* **TASKS AND EXERCISES**:
- 1) In the depropanizer packing text below, why were the Table 11.1 data judged not to have been measured under maldistribution?
- 2) Transcribe the section of the depropanizer packing text below starting at "Minimum wetting. As" and ending at "minimum wetting check.".

* **STUDY TEXT**:
==================================================

Could the Table 11.1 data have been measured under mal distribution? The ratios of column to packing diameters range from 12 to 15; at these ratios, lateral mixing should have mitigated the pinching effects. The bed heights were low, and did not violate good redistribution practice (except for one case—and this case gave the lowest HETP!). There is no evidence to suggest maldistribution. The data therefore imply that the high HETPs are possibly system-related. These data, therefore, serve as a better basis for HETP in this example than Eq. (9.34).

The Table 11.1 data suggest that the top sections operate at HETPs of the order of 35 to 38 in with 1.5-in Pall* rings. The bottom sections have an HETP of about 29 in with 1.5-in Pall® rings, and 40 in with 2-in Pall® rings. The difference (11 in) is similar to the difference predicted from Eq. (9.34), and therefore, makes sense. It follows that for design purposes, an HETP value of 38 in is a good estimate for the top section of the depropanizer in this example, while an HETP of 40 in is a good estimate for the bottom section. Note that these values are not conservative; they match the available data.

Minimum wetting. As with a tray tower, this turndown check is performed at the lowest loaded stages (8 and 9; see Table 6.10) at turned down conditions. As per Example 6.1, the problem requires turndown to 60 percent of the expected design loads. Therefore, the vapor and liquid loads shown in Table 6.10 for stages 8 and 9 are multiplied by 0.6 for the minimum wetting check.

==================================================

* **RECORDED DATA**:

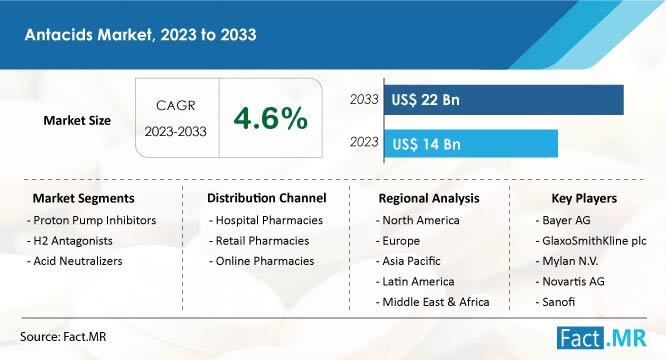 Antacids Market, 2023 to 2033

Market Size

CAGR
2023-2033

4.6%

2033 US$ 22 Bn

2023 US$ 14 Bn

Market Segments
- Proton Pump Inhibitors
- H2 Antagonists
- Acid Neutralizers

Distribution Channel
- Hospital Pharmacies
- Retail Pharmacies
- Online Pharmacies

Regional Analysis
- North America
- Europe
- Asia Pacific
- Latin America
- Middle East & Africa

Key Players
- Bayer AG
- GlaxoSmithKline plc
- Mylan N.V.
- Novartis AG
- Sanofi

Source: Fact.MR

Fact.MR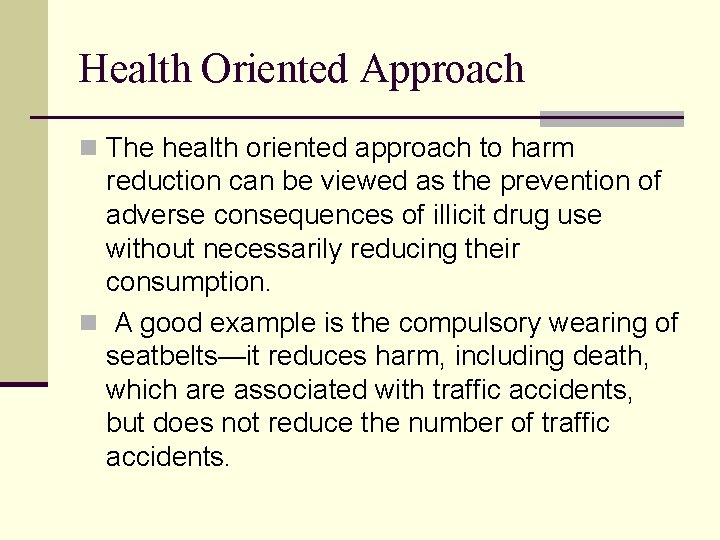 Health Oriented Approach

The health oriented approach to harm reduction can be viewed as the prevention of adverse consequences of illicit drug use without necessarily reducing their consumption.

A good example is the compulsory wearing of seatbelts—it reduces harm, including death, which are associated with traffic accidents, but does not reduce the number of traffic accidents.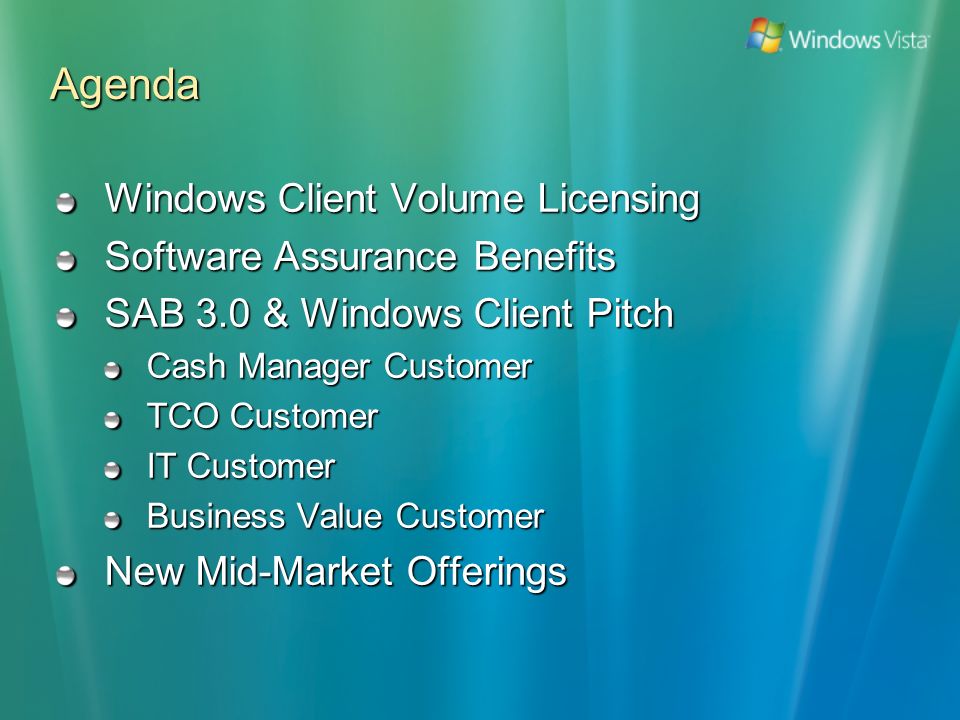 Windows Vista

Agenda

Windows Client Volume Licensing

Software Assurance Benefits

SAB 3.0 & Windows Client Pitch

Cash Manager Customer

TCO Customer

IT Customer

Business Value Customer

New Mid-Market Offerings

==================================================

* **ACTIVITY ANSWERS**:
- 1) At column-to-packing diameter ratios of 12 to 15, lateral mixing should have offset pinching effects. The bed heights were low and kept to good redistribution practice, except for one case, which gave the lowest HETP. There is no evidence of maldistribution.

- 2)
Minimum wetting. As with a tray tower, this turndown check is performed at the lowest loaded stages (8 and 9; see Table 6.10) at turned down conditions. As per Example 6.1, the problem requires turndown to 60 percent of the expected design loads. Therefore, the vapor and liquid loads shown in Table 6.10 for stages 8 and 9 are multiplied by 0.6 for the minimum wetting check.